[Excerpts from a dataset]
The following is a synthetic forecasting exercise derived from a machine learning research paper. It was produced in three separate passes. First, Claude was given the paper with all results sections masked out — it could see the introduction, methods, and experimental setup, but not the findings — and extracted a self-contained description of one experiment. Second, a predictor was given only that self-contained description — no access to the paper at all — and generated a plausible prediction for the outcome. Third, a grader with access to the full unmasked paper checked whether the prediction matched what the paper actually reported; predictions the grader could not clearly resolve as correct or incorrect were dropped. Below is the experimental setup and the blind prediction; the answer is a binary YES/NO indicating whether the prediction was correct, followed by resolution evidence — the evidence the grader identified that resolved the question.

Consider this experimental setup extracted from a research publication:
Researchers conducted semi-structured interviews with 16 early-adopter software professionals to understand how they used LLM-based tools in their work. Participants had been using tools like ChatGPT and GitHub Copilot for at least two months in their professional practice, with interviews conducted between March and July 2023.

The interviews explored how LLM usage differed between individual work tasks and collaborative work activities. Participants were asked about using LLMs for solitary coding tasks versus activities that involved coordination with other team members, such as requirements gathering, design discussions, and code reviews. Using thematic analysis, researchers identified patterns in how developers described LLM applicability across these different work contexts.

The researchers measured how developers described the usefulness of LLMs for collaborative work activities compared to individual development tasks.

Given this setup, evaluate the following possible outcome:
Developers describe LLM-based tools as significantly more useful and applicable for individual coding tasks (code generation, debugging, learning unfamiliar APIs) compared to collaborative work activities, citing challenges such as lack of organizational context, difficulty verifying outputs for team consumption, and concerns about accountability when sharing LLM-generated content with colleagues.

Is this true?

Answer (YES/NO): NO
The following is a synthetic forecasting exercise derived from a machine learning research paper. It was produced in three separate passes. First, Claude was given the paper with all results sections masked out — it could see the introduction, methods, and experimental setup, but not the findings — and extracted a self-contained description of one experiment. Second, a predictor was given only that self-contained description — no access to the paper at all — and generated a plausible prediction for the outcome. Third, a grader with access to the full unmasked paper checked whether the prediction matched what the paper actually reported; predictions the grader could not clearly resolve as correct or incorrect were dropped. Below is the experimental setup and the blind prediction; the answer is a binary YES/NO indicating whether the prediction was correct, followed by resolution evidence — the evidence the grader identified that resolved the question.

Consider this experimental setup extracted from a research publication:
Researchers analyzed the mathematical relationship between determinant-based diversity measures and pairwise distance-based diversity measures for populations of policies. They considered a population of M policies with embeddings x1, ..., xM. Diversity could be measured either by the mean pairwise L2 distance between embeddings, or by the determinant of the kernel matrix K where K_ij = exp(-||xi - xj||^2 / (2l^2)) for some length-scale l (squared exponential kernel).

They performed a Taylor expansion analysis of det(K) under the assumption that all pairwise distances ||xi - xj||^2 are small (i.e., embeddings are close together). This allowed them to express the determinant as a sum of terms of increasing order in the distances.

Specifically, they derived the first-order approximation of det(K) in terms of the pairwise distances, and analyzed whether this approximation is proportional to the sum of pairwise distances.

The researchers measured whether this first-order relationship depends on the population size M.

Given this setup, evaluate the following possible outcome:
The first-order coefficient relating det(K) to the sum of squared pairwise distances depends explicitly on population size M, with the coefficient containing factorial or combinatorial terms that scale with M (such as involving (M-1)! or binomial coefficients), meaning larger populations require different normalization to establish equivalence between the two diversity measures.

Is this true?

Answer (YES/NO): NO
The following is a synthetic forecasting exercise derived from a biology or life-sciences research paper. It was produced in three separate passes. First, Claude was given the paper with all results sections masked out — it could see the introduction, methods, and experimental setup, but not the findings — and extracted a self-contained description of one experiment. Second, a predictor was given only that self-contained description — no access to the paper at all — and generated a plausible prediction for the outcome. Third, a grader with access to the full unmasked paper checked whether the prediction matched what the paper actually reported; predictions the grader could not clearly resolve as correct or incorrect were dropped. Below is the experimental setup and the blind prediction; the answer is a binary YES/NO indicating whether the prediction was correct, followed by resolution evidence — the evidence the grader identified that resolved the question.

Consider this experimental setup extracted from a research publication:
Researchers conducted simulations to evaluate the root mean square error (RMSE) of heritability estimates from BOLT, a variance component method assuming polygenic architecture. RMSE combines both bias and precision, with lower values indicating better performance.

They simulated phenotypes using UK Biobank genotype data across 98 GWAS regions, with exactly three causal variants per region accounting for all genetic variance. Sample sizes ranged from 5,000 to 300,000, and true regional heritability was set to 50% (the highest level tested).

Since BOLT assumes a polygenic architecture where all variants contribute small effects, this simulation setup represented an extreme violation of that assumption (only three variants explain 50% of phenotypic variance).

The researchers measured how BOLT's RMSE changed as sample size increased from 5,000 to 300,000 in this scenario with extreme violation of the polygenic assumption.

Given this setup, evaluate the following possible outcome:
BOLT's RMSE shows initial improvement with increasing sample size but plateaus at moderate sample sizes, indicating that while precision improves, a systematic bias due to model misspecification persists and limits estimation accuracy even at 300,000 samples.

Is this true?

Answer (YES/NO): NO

_Task requirements_. Show the lines above with "measures".

_Exercise answer_.
Researchers analyzed the mathematical relationship between determinant-based diversity measures and pairwise distance-based diversity measures for populations of policies. They considered a population of M policies with embeddings x1, ..., xM. Diversity could be measured either by the mean pairwise L2 distance between embeddings, or by the determinant of the kernel matrix K where K_ij = exp(-||xi - xj||^2 / (2l^2)) for some length-scale l (squared exponential kernel).
The first-order coefficient relating det(K) to the sum of squared pairwise distances depends explicitly on population size M, with the coefficient containing factorial or combinatorial terms that scale with M (such as involving (M-1)! or binomial coefficients), meaning larger populations require different normalization to establish equivalence between the two diversity measures.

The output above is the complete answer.